Resource Shift to Conan V2

Within the last month, the Conan team has now officially turned the majority of its focus on development time toward V2. With that said, it’s probably also a good opportunity to set some expectations. Keep in mind that most of the major changes and refactors that have been planned for V2 are currently still “just plans”. They must now be fully developed and tested in conjunction with all the other changes. Furthermore, many of them will need to be backported to Conan 1.x so that there is a safe migration path between Conan 1.x and 2.x. That is to say, it’s not just a matter of writing the code to add features. It includes new requirements, new concepts, new abstractions, and LOTS of trial and error. Nonetheless, we plan to stay aggressive and focused until it’s done.

Conan 2.0 Tracking

If you want to follow along with the progress, or even contribute, this is perhaps the best link to track Conan 2.0 progress in general:

Here are some highlights which map to some of the most active work being done right now:

Project Pull Requests
Multiple Revisions in Local Cache
Layouts and Editable Packages
Logging handler support
New local development flow
Environment propagation re-write
Upload command re-write

The “New local development flow” is unique in this list. It represents a significant change to Conan which was first described in a formal document, and sent to the Conan 2.0 Tribe for feedback. The feedback was generally supportive, but included a fairly unanimous suggestion for a major change to one of the details, which was accepted into the final design plan. This was a highly successful exercise of the Tribe, and the exact reason it was formed.

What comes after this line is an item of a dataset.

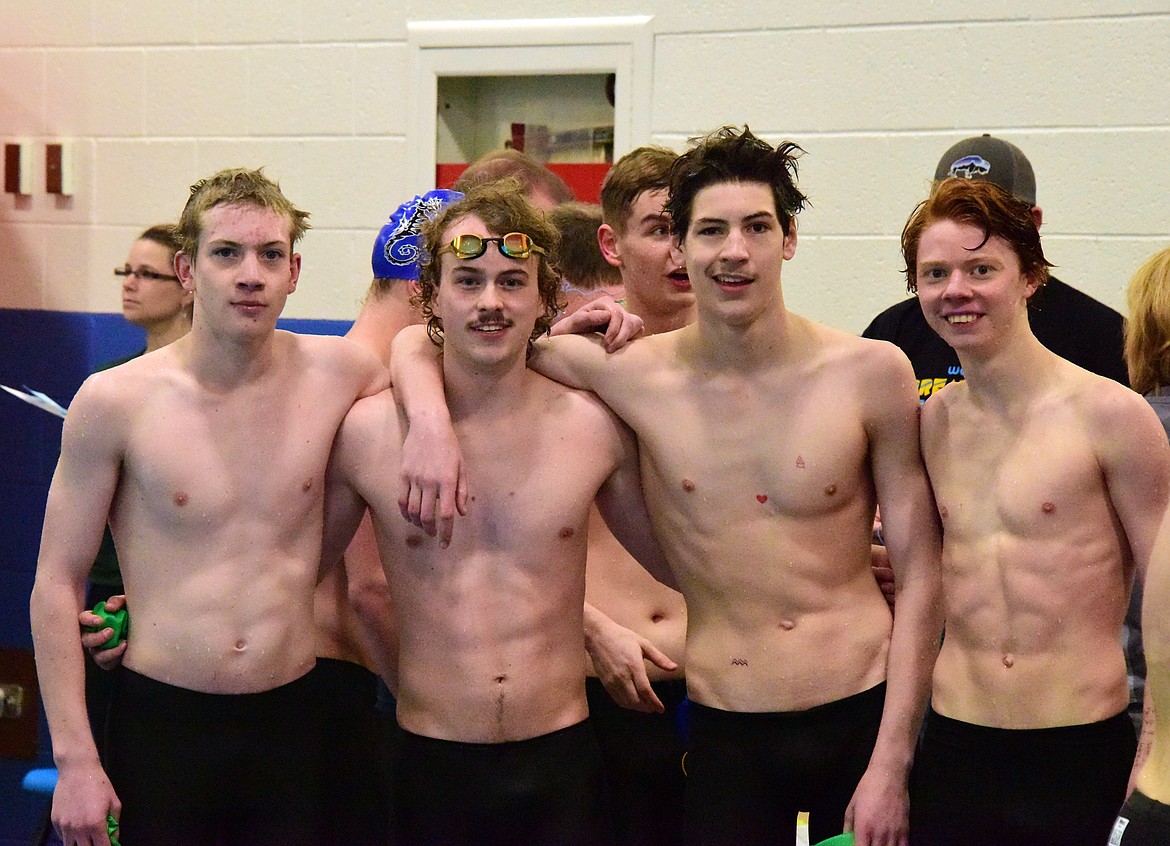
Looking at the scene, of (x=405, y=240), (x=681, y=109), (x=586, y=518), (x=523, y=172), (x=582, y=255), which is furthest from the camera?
(x=681, y=109)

Again, the list of work for Conan 2.0 above is just a few of the items which are actively being worked on right now. There’s a pretty significant number of pull-requests which have already been merged, and a lot more to come. We’ll almost certainly be focusing future blog posts on increasing awareness of new pull-requests as they come about in a draft status, so be sure to stay tuned!

Remember, there is no better time to share any valuable insight or use cases you might have with the Conan team than yesterday. However, today is a close second, so please do consider reaching out and providing feedback on these new features and changes if you have not already.

Besides the items listed above, there was a long list of fairly impactful bug fixes you may wish to read about. If so, please refer to the changelog for the complete list.

We hope you enjoy this release, and look forward to your feedback.